The share price has reached $6.56 and proven an obstacle for new entrants, while pure economics was encouraging some established farmers to cash in, retire debt and supply milk to other companies under contract.

Splitting the shares could also provide a financial stepping stone for new suppliers.

After the drought of 2007-08, Fonterra paid out $600 million in capital to farmers who had more shares than the milk they produced.

A moratorium on redeeming shares would give Fonterra some breathing space and allow it to protect its capital base.

Delaying the payout of redeemed shares was common with other co-operatives, which require a board decision, a process which can take several years.

Fonterra's change in strategy could allow it to sell off some of its non-core consumer businesses, such as Soprole in Chile or Tip Top ice cream in New Zealand.

Fonterra has previously sold assets in Australia and India, but it bought Soprole outright last year from the Roman Catholic Church, paying $300 million for the 42% it did not own.

Soprole's products had strong public recognition and a favourable purchase price meant, potentially, a healthy margin on any sale.

It has been a profitable investment, returning on average $25 million a year, but its value could be greater in the capital a sale would release.
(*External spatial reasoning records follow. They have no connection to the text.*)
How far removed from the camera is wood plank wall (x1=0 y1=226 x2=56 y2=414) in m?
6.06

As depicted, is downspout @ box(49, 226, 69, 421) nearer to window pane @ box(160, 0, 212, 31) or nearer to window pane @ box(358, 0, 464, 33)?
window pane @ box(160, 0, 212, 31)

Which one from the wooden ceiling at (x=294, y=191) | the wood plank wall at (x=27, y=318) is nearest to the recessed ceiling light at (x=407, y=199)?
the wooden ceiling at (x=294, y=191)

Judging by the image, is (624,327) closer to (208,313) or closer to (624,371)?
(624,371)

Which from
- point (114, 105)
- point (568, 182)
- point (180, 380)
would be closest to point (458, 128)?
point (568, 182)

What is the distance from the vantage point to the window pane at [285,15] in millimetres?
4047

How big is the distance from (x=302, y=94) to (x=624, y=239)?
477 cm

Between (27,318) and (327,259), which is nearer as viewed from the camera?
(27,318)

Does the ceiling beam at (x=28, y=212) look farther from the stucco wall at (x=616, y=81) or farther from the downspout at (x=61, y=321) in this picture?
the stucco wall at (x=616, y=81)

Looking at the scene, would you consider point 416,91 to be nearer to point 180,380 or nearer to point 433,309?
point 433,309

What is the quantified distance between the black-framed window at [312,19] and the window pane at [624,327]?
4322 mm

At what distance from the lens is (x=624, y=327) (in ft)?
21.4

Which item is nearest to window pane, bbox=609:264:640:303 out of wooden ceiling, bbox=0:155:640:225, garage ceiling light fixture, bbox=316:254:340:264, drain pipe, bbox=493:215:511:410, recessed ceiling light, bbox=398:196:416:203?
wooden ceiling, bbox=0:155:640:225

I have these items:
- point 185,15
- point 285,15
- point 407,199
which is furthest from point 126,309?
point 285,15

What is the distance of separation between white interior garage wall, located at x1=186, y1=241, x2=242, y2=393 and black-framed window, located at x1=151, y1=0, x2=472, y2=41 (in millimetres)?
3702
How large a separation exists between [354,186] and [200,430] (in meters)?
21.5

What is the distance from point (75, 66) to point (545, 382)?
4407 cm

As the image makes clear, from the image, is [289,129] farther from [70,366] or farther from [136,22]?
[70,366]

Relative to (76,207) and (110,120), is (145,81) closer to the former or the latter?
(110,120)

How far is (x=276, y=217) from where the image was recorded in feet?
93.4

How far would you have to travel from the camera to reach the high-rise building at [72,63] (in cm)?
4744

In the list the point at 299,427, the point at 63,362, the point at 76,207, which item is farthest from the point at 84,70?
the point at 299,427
Sources doubt Fonterra would sell its Anchor, Anlene, Anmum or Mainland brands, which were core dairy assets and well established in New Zealand, Australia and Asia.

Tip Top ice cream was not considered a crucial investment but one where competition meant slim margins.

Dairy-based infant nutrition formula was a sector that was growing rapidly and one in which Fonterra said it wanted to be involved.

Anlene and Anmum were two of Fonterra's key brands in that sector and were established in Asia, the region considered to have the greatest potential for dairy growth.


Restructuring options
> Splitting shares into wet and dry: Wet shares give factory access for milk and dry shares earn a dividend on the company's value-added activities.

> A possible sale of a consumer business - Soprole?.

> A moratorium on farmers cashing in their shares.